It’s Sunday night in Wimbledon and a grungy, nondescript bloke drifts past the window. I don’t give him a second glance. A few moments later, Mimom Rahman, waiter at the Rajdoot Indian restaurant, taps me on the shoulder. “That’s Robin Soderling,” he says.
Moments later an athletic woman towering over her entourage, stops right outside.
“Dinara Safina, the top seed,” Rahman whispers. “She was in here two nights ago. She had a mixed vegetable curry and a green salad.”
Safina wanders across the road. “Looks like she’s eating Chinese tonight,” Rahman says.
Not that he’s particularly bothered, because over the 30 or so years it’s been in business, the Rajdoot has become one of the prime eating spots for the tennis crowd during Wimbledon fortnight.
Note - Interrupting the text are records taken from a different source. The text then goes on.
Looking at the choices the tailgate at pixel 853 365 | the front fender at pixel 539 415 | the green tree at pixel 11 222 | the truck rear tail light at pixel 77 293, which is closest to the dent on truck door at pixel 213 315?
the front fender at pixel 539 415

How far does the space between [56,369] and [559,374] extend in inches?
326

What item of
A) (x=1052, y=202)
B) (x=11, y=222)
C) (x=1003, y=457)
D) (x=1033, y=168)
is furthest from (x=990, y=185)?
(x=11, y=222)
Rahman shows me the restaurant’s autograph book: the Williams sisters, Lleyton Hewitt, Andre Agassi, Steffi Graf, Maria Sharapova.
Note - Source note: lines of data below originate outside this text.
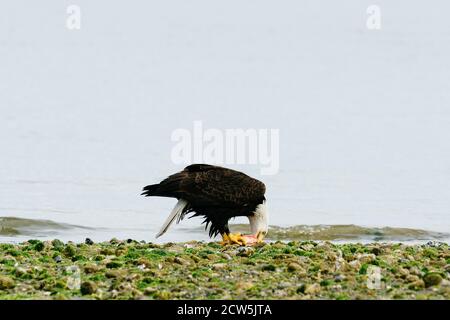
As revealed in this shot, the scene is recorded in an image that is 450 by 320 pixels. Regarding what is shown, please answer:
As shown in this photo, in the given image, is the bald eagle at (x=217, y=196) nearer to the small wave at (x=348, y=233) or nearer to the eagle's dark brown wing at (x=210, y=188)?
the eagle's dark brown wing at (x=210, y=188)

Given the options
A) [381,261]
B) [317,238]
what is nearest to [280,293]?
[381,261]

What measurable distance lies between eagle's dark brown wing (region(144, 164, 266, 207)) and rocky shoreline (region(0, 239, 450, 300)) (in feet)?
2.99

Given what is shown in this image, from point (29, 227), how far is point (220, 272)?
6443 mm

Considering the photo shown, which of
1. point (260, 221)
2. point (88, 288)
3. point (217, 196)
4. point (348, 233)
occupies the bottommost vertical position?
point (348, 233)

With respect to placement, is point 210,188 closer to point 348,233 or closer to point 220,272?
point 220,272

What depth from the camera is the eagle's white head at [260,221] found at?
572 inches

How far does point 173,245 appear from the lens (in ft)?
45.1

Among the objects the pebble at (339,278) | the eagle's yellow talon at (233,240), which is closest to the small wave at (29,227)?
the eagle's yellow talon at (233,240)

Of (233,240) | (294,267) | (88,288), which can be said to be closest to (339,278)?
(294,267)

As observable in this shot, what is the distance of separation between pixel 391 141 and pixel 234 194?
42.8 feet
The biggest draw in town is still Roger Federer, and the Rajdoot can lay claim to being his personal chef. In the first week alone, Federer has called three times to order a takeaway.
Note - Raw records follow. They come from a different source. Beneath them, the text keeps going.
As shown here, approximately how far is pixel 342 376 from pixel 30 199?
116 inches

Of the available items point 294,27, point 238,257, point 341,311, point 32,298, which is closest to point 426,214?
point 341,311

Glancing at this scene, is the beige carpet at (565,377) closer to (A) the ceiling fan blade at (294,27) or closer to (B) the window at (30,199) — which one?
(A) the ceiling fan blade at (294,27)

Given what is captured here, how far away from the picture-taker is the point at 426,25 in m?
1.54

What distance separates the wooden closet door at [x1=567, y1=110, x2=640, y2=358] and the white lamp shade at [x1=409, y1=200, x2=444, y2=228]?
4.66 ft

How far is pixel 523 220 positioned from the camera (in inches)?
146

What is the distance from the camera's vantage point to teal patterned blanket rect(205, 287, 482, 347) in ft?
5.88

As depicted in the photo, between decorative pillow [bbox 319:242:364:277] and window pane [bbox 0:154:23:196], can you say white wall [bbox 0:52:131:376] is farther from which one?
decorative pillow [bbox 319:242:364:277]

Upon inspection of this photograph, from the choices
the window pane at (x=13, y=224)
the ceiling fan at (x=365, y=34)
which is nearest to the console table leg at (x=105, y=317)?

So does Roger get a loyalty discount?
Rahman smiles. “All takeaways get a 10 percent discount,” he says. “But I do deliver to him in person and everyone else has to collect. I just wanted to meet him.”
Did you?
“Well, I was a bit disappointed because his wife answered the door. So I asked her if Roger could come out and he did. I’ve got a photo of me with him on my phone,” he says.
It helps that the Rajdoot is located in the heart of Wimbledon but the food has to be pretty special to attract such loyalty. I’ll have whatever Roger has, I say.
“That’s butter chicken, pilau rice and eight naan,” Rahman replies. “I told him he had over-ordered on the naan.”
Roger is a man of taste. My chicken is fab and the king prawn sizzler, chicken korma and cashew nut rolls go down well with my wife and kids. The only drawback is I now feel so full I can barely walk, let alone play five sets. So that’s why Roger was looking so sluggish against Robin Soderling.